_Texte fourni_
▬▬▬▬▬▬

2. Aux termes de l'article L. 752-17 du code de commerce : " Conformément à l'article L. 425-4 du code de l'urbanisme, (...) tout professionnel dont l'activité, exercée dans les limites de la zone de chalandise définie pour chaque projet, est susceptible d'être affectée par le projet ou toute association les représentant [peut], dans le délai d'un mois, introduire un recours devant la Commission nationale d'aménagement commercial contre l'avis de la commission départementale d'aménagement commercial. / A peine d'irrecevabilité, la saisine de la commission nationale par les personnes mentionnées au premier alinéa du présent I est un préalable obligatoire au recours contentieux dirigé contre la décision de l'autorité administrative compétente pour délivrer le permis de construire ". Il résulte notamment de ces dispositions que la personne qui, en application de l'article L. 752-17 du code de commerce, saisit la Commission nationale d'aménagement commercial (CNAC) d'un recours administratif préalable obligatoire contestant l'avis favorable délivré par la commission départementale sur un projet soumis à autorisation d'exploitation commerciale, a la qualité de partie en défense à l'instance devant la cour administrative d'appel en ce qu'elle concerne la décision du maire en tant qu'elle refuse l'autorisation d'exploitation commerciale sollicitée.

3. Il résulte de ses statuts que l'association " En toute franchise département du Rhône " s'est donné pour objet notamment la défense et la préservation du cadre de vie contre toute atteinte qui y serait portée par l'autorisation de surfaces destinées au commerce ainsi que la défense des intérêts collectifs de la profession de commerçant indépendant et d'artisan, en veillant en particulier à la légalité des autorisations d'aménagement commercial et des autorisations d'urbanisme portant sur des surfaces destinées au commerce, en s'assurant d'un développement commercial respectueux du cadre de vie et présentant des garanties suffisantes en matière d'aménagement du territoire, de développement durable et de protection des consommateurs, en représentant les franchisés, ex-franchisés, commerçants indépendants et artisans devant les pouvoirs publics, et en assurant le respect de son objet social dans le cadre d'actions notamment devant les commissions d'aménagement commercial relatives au département du Rhône et devant les juridictions administratives. Au vu de son objet social et dès lors que, contrairement à ce que soutient la société pétitionnaire, le ressort géographique du département du Rhône n'est pas excessivement large, l'association justifiait d'un intérêt à contester devant la Commission nationale d'aménagement commercial l'avis favorable émis le 15 novembre 2018 par la commission départementale d'aménagement commercial sur le projet de la SAS Meyzieu Distribution. En conséquence, elle a également la qualité de partie en défense dans la présente instance.

▬▬▬▬▬▬

_Enregistrements_
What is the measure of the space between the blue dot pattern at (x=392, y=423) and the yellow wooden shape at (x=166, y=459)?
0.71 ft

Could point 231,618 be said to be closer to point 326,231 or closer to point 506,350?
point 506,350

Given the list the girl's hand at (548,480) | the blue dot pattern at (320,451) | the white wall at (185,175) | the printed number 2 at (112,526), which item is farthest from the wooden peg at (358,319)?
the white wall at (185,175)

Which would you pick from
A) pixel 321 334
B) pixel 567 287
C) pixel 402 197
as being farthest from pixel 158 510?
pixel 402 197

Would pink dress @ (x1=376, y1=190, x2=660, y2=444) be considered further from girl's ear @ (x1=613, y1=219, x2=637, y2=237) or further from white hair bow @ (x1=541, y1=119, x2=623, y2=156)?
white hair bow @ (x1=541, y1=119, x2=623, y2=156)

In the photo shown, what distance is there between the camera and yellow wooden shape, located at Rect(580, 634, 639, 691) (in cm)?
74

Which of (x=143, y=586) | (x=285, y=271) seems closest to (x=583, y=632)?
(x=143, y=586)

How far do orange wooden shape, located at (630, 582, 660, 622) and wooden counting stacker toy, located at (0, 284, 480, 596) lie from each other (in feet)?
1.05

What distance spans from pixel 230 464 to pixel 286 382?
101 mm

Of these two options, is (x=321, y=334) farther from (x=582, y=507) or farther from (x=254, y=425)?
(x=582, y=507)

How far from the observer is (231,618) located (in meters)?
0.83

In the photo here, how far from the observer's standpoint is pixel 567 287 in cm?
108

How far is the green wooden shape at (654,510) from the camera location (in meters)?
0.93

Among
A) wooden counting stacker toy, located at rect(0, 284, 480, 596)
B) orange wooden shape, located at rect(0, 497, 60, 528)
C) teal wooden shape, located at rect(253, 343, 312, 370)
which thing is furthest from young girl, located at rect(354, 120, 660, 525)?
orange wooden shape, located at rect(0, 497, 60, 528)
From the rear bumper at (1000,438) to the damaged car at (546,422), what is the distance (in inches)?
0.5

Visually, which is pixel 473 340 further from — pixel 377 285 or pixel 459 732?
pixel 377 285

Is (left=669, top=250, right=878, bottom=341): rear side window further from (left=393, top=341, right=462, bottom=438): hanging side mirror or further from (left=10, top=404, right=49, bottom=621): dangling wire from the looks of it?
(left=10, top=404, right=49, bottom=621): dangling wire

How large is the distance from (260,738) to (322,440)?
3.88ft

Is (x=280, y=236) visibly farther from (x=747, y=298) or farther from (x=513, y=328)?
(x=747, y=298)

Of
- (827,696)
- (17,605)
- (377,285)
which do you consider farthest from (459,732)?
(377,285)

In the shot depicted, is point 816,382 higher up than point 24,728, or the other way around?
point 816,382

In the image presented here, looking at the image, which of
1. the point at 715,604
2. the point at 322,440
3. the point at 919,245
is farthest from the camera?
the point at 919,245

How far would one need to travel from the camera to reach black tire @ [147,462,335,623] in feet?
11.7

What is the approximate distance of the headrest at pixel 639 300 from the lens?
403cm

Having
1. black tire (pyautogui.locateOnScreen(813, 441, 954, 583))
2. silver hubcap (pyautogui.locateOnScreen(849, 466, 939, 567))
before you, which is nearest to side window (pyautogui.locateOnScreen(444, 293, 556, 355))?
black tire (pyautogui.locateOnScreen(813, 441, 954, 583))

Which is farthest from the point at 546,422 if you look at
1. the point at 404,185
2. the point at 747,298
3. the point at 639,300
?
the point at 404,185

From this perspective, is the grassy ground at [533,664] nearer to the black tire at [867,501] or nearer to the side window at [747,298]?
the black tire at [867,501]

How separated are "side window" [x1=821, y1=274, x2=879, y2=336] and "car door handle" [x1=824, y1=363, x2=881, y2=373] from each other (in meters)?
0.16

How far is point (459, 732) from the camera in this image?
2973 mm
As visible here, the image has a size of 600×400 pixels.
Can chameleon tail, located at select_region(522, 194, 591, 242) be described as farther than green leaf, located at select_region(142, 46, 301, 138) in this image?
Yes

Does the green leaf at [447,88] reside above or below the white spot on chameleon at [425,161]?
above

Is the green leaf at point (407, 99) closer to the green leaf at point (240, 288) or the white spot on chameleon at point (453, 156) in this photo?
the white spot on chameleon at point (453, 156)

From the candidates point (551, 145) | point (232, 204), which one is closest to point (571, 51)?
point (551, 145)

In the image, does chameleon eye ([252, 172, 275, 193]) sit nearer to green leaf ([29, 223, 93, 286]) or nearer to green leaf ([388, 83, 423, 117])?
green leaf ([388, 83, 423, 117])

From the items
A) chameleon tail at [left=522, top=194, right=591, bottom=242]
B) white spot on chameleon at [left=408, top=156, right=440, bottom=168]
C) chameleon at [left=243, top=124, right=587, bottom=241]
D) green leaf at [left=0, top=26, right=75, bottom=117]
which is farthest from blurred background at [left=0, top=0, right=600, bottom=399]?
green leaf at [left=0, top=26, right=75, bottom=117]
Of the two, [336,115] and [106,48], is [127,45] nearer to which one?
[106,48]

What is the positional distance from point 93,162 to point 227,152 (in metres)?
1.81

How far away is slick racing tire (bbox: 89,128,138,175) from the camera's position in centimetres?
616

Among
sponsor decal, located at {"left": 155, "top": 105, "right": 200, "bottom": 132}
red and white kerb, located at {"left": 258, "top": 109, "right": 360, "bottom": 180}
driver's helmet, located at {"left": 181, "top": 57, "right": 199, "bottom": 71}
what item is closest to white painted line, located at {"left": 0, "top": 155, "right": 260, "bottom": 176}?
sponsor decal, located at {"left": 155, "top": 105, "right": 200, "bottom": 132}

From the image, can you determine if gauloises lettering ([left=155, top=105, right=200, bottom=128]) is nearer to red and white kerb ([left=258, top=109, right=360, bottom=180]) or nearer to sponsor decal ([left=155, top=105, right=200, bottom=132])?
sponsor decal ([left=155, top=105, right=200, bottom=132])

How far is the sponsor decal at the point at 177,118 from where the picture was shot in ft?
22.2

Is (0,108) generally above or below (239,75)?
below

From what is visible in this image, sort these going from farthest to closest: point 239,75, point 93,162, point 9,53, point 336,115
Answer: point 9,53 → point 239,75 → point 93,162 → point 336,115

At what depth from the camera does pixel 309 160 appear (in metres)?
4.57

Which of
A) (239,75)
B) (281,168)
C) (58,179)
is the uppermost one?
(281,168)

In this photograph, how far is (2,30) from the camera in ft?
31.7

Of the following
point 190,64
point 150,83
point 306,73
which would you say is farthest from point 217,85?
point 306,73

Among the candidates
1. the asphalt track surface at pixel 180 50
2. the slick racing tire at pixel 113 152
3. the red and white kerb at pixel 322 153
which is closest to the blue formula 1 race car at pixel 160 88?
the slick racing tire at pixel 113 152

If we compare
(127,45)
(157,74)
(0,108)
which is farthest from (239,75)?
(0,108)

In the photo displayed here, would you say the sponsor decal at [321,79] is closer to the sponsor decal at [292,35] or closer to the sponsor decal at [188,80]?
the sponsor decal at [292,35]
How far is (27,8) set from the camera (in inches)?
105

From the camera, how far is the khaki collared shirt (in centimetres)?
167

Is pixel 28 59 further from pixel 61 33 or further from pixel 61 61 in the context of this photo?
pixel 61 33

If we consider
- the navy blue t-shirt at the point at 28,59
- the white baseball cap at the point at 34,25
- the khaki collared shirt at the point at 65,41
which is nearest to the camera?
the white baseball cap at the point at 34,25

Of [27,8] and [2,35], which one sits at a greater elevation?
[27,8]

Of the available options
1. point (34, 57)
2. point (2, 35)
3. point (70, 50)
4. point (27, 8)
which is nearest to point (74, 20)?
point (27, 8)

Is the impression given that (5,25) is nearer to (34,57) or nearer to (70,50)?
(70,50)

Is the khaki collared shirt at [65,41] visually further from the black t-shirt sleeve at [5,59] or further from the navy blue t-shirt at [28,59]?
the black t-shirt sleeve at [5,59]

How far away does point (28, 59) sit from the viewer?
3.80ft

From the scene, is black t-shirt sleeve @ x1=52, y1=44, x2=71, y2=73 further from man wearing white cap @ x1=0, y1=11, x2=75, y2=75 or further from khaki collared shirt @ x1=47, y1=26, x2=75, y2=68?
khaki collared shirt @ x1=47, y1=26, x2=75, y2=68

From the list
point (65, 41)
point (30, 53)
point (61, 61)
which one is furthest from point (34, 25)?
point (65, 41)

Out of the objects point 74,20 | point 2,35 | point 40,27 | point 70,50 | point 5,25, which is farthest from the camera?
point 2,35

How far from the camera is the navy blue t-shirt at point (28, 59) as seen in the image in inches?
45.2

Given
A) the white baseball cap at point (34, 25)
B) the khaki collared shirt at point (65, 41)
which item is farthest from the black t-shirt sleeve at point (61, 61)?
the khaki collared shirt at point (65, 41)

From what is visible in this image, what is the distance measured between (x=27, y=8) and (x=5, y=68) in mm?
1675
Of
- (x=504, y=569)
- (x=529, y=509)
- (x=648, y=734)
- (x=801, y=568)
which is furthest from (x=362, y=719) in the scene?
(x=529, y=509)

▬▬▬▬▬▬

_Tâches à réaliser_
(1) D'après le texte sur le recours devant la Commission nationale d'aménagement commercial, quelles catégories de personnes l'association représente-t-elle devant les pouvoirs publics selon ses statuts ? Énumérez-les toutes.
(2) Rédigez la suite du texte sur le recours devant la Commission nationale d'aménagement commercial, en commençant après son dernier paragraphe.

_Réponses attendues_
(1) Les franchisés, les ex-franchisés, les commerçants indépendants et les artisans.

(2)
Sur les conclusions à fin d'annulation :

4. Aux termes de l'article L. 752-6 du code de commerce, dans sa rédaction applicable aux demandes présentées avant le 1er janvier 2019 : " I.- (...) La commission départementale d'aménagement commercial prend en considération : / 1° En matière d'aménagement du territoire : / a) La localisation du projet et son intégration urbaine ; / b) La consommation économe de l'espace, notamment en termes de stationnement ; / c) L'effet sur l'animation de la vie urbaine, rurale et dans les zones de montagne et du littoral ; / d) L'effet du projet sur les flux de transports et son accessibilité par les transports collectifs et les modes de déplacement les plus économes en émission de dioxyde de carbone (...) ".

5. Lorsqu'elle estime qu'une demande d'autorisation d'exploitation commerciale est incomplète, il appartient à la Commission nationale d'aménagement commercial, non de refuser d'emblée pour ce motif l'autorisation, mais d'inviter la société à compléter dans cette mesure son dossier afin de combler les insuffisances constatées, puis, le cas échéant, de rejeter la demande en raison de lacunes persistantes.

6. Pour rendre un avis défavorable au projet soumis par la SAS Meyzieu Distribution, la CNAC s'est fondée sur un premier motif tiré de ce que l'opération envisagée allait générer une extension de 25 619 m² de l'ensemble commercial existant, soit une augmentation de 225 % de la surface totale de vente " sans qu'il soit précisé quelles seront les enseignes retenues pour 55 cellules commerciales " et qu'il était ainsi " actuellement difficile d'apprécier les effets globaux d'un projet d'une telle ampleur en termes d'animation urbaine d'autant plus que ce projet est situé à 2 kilomètres du centre-ville de Meyzieu ".

7. En refusant d'emblée l'autorisation au motif que les enseignes retenues n'étaient pas précisées, alors que les dispositions de l'article R. 752-6 du code de commerce applicables au projet n'imposent pas d'énumérer les enseignes retenues mais seulement, le cas échéant, et sous condition de surface, le secteur d'activité envisagé des magasins, et qu'il appartenait à la commission, si elle s'estimait insuffisamment informée, d'inviter le pétitionnaire, préalablement à la séance, à préciser ces secteurs d'activité et non de refuser de porter son appréciation sur le critère de l'atteinte à l'animation de la vie urbaine, la CNAC a entaché son avis d'une double erreur de droit.

8. Ce premier motif présentant un caractère déterminant, eu égard à sa position en tête de l'avis de la CNAC ainsi qu'aux développements qui lui sont consacrés, il ne résulte pas de l'instruction que la CNAC aurait rendu le même avis si elle s'était uniquement fondée sur les autres motifs ayant justifié son avis défavorable. Par voie de conséquence, l'arrêté du 20 septembre 2019 du maire de Meyzieu portant refus de permis de construire est entaché d'illégalité.

9. Pour l'application de l'article L. 600-4-1 du code de l'urbanisme, aucun autre moyen n'apparaît, en l'état du dossier, de nature à justifier l'annulation de l'arrêté attaqué, sans qu'il soit besoin de statuer sur leur recevabilité ou sur la recevabilité des observations présentées en défense à l'un de ces moyens.

10. Il résulte de ce qui précède que la SAS Meyzieu Distribution est fondée à demander l'annulation de l'arrêté attaqué du 20 septembre 2019.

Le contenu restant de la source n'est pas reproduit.